PLACE: Hamerschlag Hall, D-210

Steven Osman
Graduate Student, SCS, CMU

Zap: A System for Migrating Computing Environments


Process migration is the ability to transfer a process from one machine to another. The potential benefits of process migration, among others, are fault resilience by migrating processes off of faulty hosts, data access
locality by migrating processes closer to the data, better system response time by migrating processes closer to users, dynamic load balances and improved service availability by migrating processes before host

This talk presents Zap, a novel system for transparent migration of legacy and networked applications. Zap provides a thin virtualization layer on top of the operating system that introduces pods, which are groups of processes that are provided a consistent, virtualized view of the system. This decouples processes in pods from dependencies to the host operating system and other processes on the system. By integrating Zap virtualization with a checkpoint-restart mechanism, Zap can migrate a pod of processes as a unit among machines running independent operating systems without leaving behind any residual state after migration. A Zap prototype has been implemented in Linux that supports transparent migration of unmodified applications without any kernel modifications.

This talk illustrates a set of principles introduced by Zap and the motivation behind them, shows how Zap applies these principles to the various operating system resources required by processes, and finally gives
experimental results comparing Zap to a virtual machine monitor migration approach using VMware.

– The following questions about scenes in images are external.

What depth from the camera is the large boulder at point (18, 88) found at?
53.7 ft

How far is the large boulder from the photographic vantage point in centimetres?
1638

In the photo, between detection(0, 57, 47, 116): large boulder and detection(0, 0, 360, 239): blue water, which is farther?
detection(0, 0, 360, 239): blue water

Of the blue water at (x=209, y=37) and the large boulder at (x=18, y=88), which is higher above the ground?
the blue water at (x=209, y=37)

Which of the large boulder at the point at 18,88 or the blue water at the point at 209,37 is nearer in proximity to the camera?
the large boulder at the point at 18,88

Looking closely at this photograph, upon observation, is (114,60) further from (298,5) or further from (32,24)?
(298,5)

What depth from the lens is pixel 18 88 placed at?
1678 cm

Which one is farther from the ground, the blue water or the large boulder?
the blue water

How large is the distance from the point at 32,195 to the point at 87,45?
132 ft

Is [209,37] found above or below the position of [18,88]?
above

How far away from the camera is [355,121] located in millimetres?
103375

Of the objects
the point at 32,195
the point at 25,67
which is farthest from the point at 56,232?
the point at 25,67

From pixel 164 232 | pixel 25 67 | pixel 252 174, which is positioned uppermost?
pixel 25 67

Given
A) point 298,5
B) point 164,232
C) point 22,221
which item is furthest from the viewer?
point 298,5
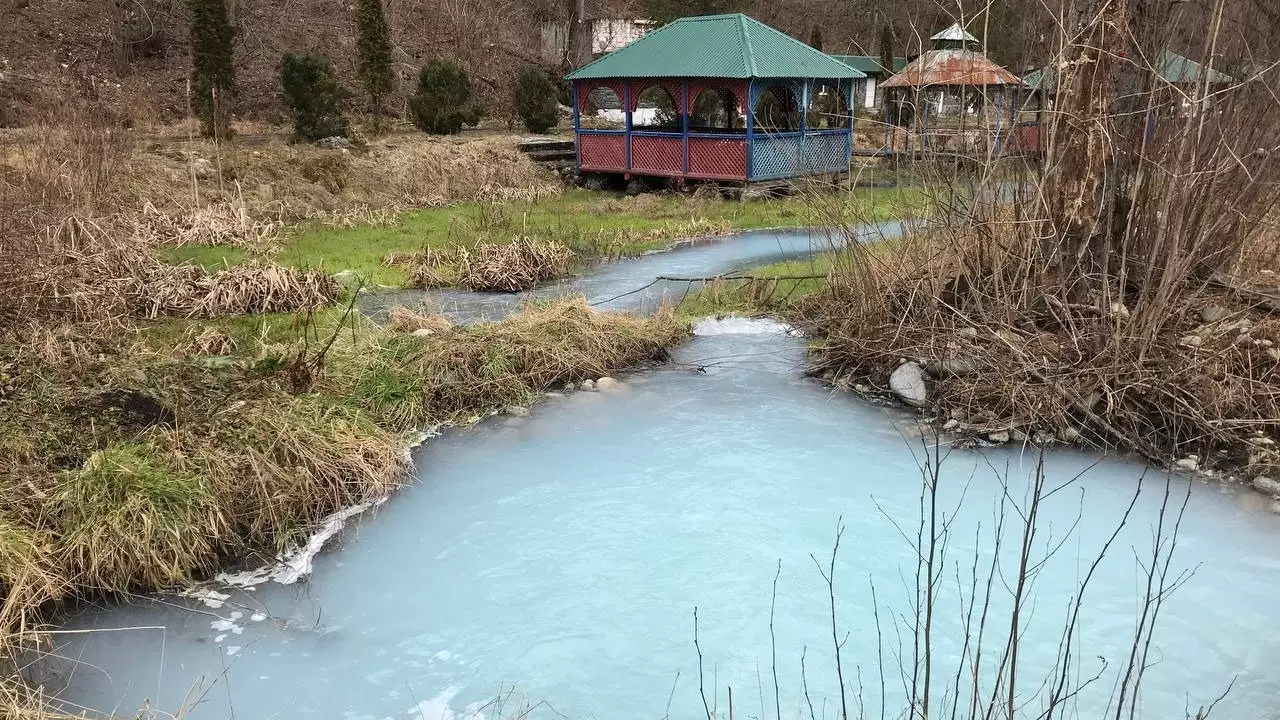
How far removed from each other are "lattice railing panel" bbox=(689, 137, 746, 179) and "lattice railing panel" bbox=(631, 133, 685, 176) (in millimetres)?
246

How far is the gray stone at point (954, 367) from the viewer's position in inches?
272

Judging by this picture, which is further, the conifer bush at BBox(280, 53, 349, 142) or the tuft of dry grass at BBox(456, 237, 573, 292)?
the conifer bush at BBox(280, 53, 349, 142)

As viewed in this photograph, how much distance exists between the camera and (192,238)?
A: 40.0ft

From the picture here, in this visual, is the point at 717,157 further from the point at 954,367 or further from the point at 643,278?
the point at 954,367

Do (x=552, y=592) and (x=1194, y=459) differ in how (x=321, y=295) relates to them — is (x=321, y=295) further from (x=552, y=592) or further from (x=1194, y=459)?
(x=1194, y=459)

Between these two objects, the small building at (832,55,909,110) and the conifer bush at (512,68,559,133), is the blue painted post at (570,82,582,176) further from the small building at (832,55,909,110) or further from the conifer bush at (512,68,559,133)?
the small building at (832,55,909,110)

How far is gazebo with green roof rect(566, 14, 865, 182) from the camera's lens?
18.0 m

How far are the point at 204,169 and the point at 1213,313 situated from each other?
1438cm

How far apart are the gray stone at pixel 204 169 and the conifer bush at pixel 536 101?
9.70m

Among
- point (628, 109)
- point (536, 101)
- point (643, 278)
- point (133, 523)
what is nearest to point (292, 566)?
point (133, 523)

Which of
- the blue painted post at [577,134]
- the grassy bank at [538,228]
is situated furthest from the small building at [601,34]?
the grassy bank at [538,228]

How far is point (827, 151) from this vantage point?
19.5m

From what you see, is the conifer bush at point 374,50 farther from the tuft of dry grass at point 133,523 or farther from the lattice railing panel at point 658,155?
the tuft of dry grass at point 133,523

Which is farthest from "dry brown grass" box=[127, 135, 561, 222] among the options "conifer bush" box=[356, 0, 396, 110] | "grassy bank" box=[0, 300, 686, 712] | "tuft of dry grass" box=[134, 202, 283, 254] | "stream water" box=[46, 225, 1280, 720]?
"stream water" box=[46, 225, 1280, 720]
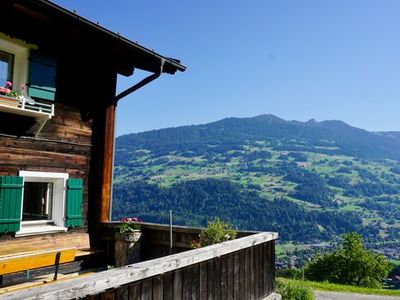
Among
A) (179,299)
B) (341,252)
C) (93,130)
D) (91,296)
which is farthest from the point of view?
(341,252)

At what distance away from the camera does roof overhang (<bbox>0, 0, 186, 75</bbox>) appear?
25.2 ft

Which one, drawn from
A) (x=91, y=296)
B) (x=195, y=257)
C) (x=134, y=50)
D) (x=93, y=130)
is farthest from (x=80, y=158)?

Steven Osman is a Ph.D. student at Carnegie Mellon University. He is working with Randy Pausch and Jessica Hodgins on evaluating and optimizing a motion capture-based virtual reality system for training applications. He received his Bachelor of Science in Computer Science from the School of General Studies at Columbia University in May 2002 where he conducted research at the Network Computing Lab under the guidance of Professor Jason Nieh. Prior to completing his undergraduate degree he worked for a number of financial, electronic commerce, and web development companies.